Fifteen minutes is all the time it took to wipe out New Frontier Properties’ top brass. Anticipating a fight at the annual general meeting on 24 February, the firm’s executives had come to its offices in Mayfair, London, accompanied by a lawyer.

But the chairman, Franz Gmeiner, promptly asked the lawyer to leave, on the basis that only shareholders and representatives of the business could attend. Minutes later, the 97% of the shareholders present, including Gmeiner, voted to remove Michael Riley, the firm’s chief executive, and Patrick Smith, its finance director, as well as two other directors.

Within hours, all traces of the former directors had vanished from the firm’s website.

The shareholder revolt followed months of turmoil at New Frontier, a real-estate investor listed in Johannesburg but mainly invested in shopping malls in the UK. A tumultuous real-estate market, coupled, investors argued, with serious mismanagement, collapsed the value of the firm’s assets from £192m ($239.6m) in 2018 to £70m in 2019, and reduced its share price to virtually nought.

Big bets, big losses

New Frontier’s ill-fated investment in the UK is just one recent example of South African companies betting big on markets outside Africa, only to see the value of these foreign operations nosedive.

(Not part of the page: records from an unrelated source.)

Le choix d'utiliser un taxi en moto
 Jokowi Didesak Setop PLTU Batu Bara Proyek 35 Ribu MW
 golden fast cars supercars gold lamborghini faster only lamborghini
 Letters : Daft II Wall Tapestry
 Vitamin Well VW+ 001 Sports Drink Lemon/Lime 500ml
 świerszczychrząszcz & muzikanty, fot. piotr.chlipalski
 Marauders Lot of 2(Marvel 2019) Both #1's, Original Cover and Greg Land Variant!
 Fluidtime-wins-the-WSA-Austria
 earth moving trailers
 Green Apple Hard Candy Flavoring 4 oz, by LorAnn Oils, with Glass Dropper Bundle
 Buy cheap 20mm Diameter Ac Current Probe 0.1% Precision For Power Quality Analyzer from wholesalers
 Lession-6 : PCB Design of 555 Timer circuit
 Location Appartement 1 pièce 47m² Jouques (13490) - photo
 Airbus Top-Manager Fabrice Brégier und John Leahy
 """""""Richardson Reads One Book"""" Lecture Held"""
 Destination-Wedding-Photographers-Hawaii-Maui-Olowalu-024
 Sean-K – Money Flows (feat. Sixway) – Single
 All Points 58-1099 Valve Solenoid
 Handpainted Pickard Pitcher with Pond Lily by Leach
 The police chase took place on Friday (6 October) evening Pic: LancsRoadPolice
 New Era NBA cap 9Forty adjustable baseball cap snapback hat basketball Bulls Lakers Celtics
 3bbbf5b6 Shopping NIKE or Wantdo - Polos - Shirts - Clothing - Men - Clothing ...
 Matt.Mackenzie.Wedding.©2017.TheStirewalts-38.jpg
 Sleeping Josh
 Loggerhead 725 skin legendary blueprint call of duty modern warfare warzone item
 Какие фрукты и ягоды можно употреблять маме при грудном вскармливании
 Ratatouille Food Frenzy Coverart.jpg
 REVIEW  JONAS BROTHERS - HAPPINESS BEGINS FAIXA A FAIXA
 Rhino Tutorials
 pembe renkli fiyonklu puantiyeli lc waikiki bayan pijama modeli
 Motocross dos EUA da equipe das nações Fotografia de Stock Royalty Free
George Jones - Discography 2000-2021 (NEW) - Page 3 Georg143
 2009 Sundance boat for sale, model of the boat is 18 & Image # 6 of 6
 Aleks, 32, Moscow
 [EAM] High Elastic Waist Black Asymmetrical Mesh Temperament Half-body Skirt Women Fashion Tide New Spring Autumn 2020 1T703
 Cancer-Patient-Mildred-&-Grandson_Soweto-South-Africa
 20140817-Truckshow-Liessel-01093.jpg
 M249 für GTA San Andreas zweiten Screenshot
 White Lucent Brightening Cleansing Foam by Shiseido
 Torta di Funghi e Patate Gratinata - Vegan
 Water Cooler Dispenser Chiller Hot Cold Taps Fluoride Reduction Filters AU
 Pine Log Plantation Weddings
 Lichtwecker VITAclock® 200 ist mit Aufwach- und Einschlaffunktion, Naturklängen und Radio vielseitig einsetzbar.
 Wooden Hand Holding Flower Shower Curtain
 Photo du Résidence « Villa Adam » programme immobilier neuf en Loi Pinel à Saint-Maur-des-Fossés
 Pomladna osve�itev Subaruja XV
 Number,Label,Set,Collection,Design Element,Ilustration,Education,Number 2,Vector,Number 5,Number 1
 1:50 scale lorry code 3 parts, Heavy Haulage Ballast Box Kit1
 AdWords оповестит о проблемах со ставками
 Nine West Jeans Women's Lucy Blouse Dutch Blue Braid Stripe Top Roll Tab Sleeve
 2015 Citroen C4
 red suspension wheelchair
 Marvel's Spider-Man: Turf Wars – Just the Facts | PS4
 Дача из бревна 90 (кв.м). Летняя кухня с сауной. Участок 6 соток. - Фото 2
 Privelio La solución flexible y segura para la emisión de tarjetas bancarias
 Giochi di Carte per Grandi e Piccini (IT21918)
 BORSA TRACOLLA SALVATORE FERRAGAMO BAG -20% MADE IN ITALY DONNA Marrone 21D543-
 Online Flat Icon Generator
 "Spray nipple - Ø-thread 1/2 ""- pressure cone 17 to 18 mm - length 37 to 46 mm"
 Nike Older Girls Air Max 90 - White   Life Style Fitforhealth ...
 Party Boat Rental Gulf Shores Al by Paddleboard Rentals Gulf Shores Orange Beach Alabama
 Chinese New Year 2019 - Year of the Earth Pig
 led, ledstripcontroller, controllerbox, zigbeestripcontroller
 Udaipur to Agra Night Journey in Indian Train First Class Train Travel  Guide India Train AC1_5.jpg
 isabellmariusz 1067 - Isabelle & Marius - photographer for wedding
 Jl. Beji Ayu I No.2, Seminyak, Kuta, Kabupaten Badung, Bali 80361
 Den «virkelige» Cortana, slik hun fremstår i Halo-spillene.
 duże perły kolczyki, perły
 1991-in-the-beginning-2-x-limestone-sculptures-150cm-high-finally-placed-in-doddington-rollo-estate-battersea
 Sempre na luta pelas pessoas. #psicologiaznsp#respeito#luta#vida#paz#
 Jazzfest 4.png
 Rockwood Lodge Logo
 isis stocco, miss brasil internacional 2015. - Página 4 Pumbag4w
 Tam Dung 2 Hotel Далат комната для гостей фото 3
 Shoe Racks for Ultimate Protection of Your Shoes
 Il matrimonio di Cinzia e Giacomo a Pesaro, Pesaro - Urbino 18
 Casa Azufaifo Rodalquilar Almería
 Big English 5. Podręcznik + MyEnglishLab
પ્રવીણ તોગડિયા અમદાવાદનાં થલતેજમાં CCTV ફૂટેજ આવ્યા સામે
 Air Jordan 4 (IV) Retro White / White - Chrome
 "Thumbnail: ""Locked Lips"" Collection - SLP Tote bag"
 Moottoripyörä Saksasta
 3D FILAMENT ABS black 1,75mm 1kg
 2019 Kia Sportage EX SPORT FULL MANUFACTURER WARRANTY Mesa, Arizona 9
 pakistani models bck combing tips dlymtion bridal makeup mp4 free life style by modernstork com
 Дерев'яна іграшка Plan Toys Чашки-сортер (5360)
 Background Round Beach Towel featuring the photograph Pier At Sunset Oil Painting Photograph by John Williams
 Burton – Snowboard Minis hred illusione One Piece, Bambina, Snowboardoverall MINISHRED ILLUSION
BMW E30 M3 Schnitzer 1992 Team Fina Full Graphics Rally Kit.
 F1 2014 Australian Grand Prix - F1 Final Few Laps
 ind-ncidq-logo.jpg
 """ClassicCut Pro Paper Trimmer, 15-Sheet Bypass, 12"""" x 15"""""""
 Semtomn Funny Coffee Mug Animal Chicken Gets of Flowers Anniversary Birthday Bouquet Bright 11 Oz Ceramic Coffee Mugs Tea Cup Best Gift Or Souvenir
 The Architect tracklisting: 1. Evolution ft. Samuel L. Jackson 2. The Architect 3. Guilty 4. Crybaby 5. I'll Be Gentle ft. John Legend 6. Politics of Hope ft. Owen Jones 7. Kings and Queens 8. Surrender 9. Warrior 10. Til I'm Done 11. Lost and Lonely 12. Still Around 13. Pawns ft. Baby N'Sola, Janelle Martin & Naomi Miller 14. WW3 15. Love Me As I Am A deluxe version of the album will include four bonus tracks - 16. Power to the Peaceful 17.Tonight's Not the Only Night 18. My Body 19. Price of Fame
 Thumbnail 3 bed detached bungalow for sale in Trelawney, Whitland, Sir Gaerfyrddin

In the UK, Brait, an investment holding company owned by South African businessman Christo Wiese, wrote off its investment in fashion retailer New Look, while Famous Brands, the dining group headed by Darren Hele, wrote down half of its bet on Gourmet Burger Kitchen. Clothing retailer Truworths wrote down more than a third of the £256m it invested into the UK shoe chain Office Holdings, while Intu, the owner of shopping centres in the UK, saw its market valuation crash from £13bn in 2006 to about £50m early this year, before going into administration in late June.

South African corporates have struggled in other developed markets, too. In January, retailer Woolworths fired CEO Ian Moir, who had overseen the 2014 acquisition of troubled Australian department store chain David Jones. David Jones’s profits have halved under its new owner, and Woolworths wrote down half of its £1bn initial investment in the business.

Fuel giant Sasol has faced similar woes in the US, where it aimed to transform into a global chemicals player with the construction of a huge ethylene plant. But the $13bn project has been mired in controversy, with costs surging about 50% above estimates and an internal probe revealing gross mismanagement.

Vanity projects

Some of South Africa’s businesspeople, and observers of the country’s corporate fortunes, have come to see the global ambitions of many businesses as little more than vanity projects. Barring a few exceptions – like the restaurant chain Nando’s and the internet firm Naspers – they say that South African companies have tended to fare poorly in developed markets. They also argue that the country’s firms have a far greater competitive advantage in Africa.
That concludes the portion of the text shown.